La bellezza deve accompagnarsi alla ricerca di Dio, essa stessa è la Verità, la quale nella sua profonda significanza non è altrimenti che L’ Illuminazione della Co-Scienza del primordio,
bisogna uscire dal torpore dei sensi, Platone su questo ha insisto tutta la vita.
Leggere con la dovuta attenzione i libri del pentateuco, facendo riferimento al libro della Genesi, ci possiamo accorgere che L’arte è proprio la volontà di costruire la bellezza, il primo artista è il Creatore e ogni uomo quale Suo riflesso è potenzialmente un artista, il filosofo Hans Georg Gadamer, ci dice che: l’opera d’arte è un’esperienza del mondo e nel mondo che modifica radicalmente chi la fa cambiando la comprensione che egli ha di se stesso ma soprattutto della realtà che lo circonda. Questa spiegazione ci dice che la libertà dell’arte è sottomessa a regole universali, l’ispirazione stessa è una regola indipendentemente dalla coscienza personale , l’arte chiama all’ampliamento della coscienza stessa, L’artista che tenta disperatamente di esimersi dalla pedagogia ermeneutica dell’Opera vive in continua contraddizione e contrazione creando così una lesione tra sé e la sua opera. Se l’arte fine a se stessa ha come funzione l’alienazione dello spirito, o meglio dire: L’esclusione, si riduce a pura materia, gli artisti veri che si espongono senza cautela, se da un lato vengono schiacciati dai critici che eccedono per storicismo, dall’altro lato traggono consenso verso quei pochi fruitori, cosi è chiaro che possiamo affermare l’arte e il bello, pure appartenendo a tutti, non sono per tutti, […] Non tutti sono chiamati ad essere artisti nel senso del termine […]ad ogni uomo è affidato il compito di essere Artefice della propria vita: in un certo senso , egli deve farne un’ opera d’arte, un capolavoro[…]
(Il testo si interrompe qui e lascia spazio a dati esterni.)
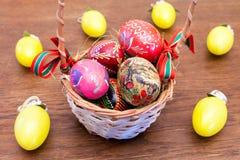 Uova di Pasqua in un canestro su un vecchio di legno Immagine Stock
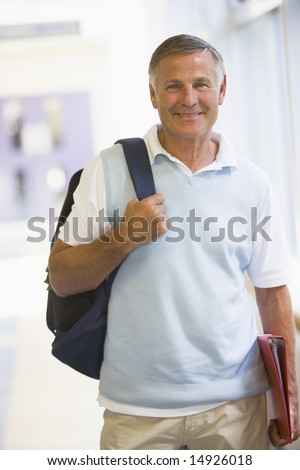 A man with a backpack standing in a campus corridor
(Giovanni Paolo II, Agli Artisti, 4 Aprile 1999).
l’uomo ha la capacità di percepire l’ arte nella dimensione della Fede, come fiducia delle capacità creatrici, ma tale connubio continua nella misura in cui si ha coscienza di essere creatori e contemplatori della Bellezza totale, il monito ratzingeriano ha aperto le porte a tutti gli artisti e oggi più che mai ci chiediamo dove sia questa porta, e seppur la ritroviamo, potrebbe sembrare chiusa, ma provare e riprovare è l’alto compito che l’artista deve porre a sé stesso, da qui che inizia il cammino.